Ziro Festival of Music
Paddy crop ready for harvesting.

It was a joyous atmosphere at Camp Zingaros. The tents were spacious and were in close proximity to each other. The fencing of the boundary was done with wooden sticks and that doubled up as a space for drying clothes and towels! Thankfully, the rain didn’t create havoc during the festival and only on one of the days did it actually pour down.

Washrooms for men were portable bamboo ones while the women had theirs done in concrete. It was anyway too cold to have a bath but some adventurous ones braved the queues and emerged victorious!

Ziro Festival of Music
This is the picturesque setting for Ziro Festival of Music; expansive, verdant and naturally beautiful.

The defining and most memorable memory of Camp Zingaros is the guitar sessions in the night over free flowing apong (rice beer-wine). Roktim from Guwahati was the in-house guitarist for Camp Zingaros and everyone sang and huddled close to the bonfire for warmth. New friendships were forged as the crowds swayed to the mellifluous voice of different singers. The chorus continued well into the night everyday and I even heard the singing at 4-430 one morning which indicated that the revellers hadn’t let the bonfire go off all night!

Click to view slideshow.

Ziro Festival of Music

The festival grounds of ZFM were a short 10 minute walk away from Camp Zingaros. On the way, we passed some food stalls selling snacks and local apong (rice beer-wine). Entry to Ziro Festival of Music (ZFM) had the requirement of either a day pass or a composite festival pass that granted entry for all days. The per day pass cost INR 2000 while the Composite ZFM pass for all days cost approx. 5000-6000.

There were huge queues on the first day of entry since the passes had to be collected; thanks to Manash’s excellent organisation our passes had been brought in advance and we didn’t even have to stand in a long queue.

Ziro Festival of Music
Most of the migrant labours in Ziro Valley hail from Bihar and Jharkhand. One must salule their spirit to earn a living so far away from their homeland.

The entry tag for ZFM was RFID enabled and entry was smooth after extensive checking. Carrying plastic bottles was totally banned, which was a great step. For those who had a Composite Festival pass for all days, they didn’t have to stand in the ticket queue everyday while the day pass holders were required to stand in the ticket queue everyday which made the Composite 4 day pass a great buy. Filter water dispensers had been installed in numerous places in the ZFM festival grounds and that ensured plastic waste was not created unnecessarily.

Ziro Festival of Music
Northeast region has to be the most fashionably dressed people in all of India! And the locals are really helpful during ZFM.

The main act – Music at ZFM was magical and I was insanely happy with the knowledge that the crowds were well behaved and I was actually witnessing a European style open air music festival right here in India in the northeast.
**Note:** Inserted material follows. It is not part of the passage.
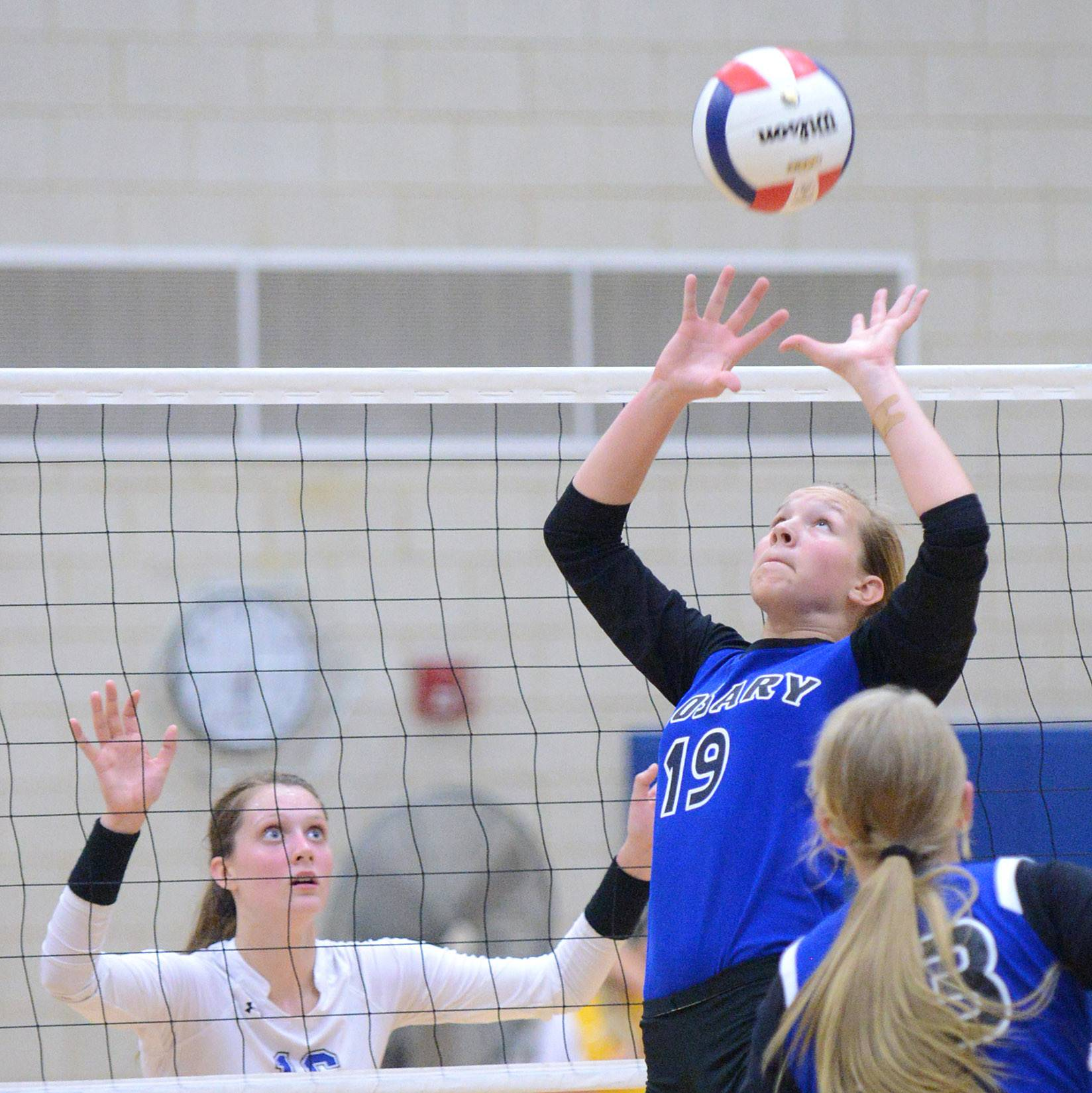 Geneva's Hannah Lanasa, left, readies for the ball as Rosary's Julia Gauthier sets up a teammate Tuesday in Geneva.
The festival goers swayed and danced in the open grounds and everybody made friends with everybody.

Day Stage & Night Stage (Danyii – Piilo) 

ZFM typically began at around 2 pm in the afternoon where the performances would be held at the day stage. It overlooked the paddy fields and was a gorgeous location to soak in the sunshine and enjoy the picnic sort of atmosphere created by the local crowds. The night stage performances would begin by around 6 pm after a break of an hour or so from the time the day stage performances ended. The sun sets early in the northeast and we could witness stunning evening colours everyday at around 430 to 5 pm.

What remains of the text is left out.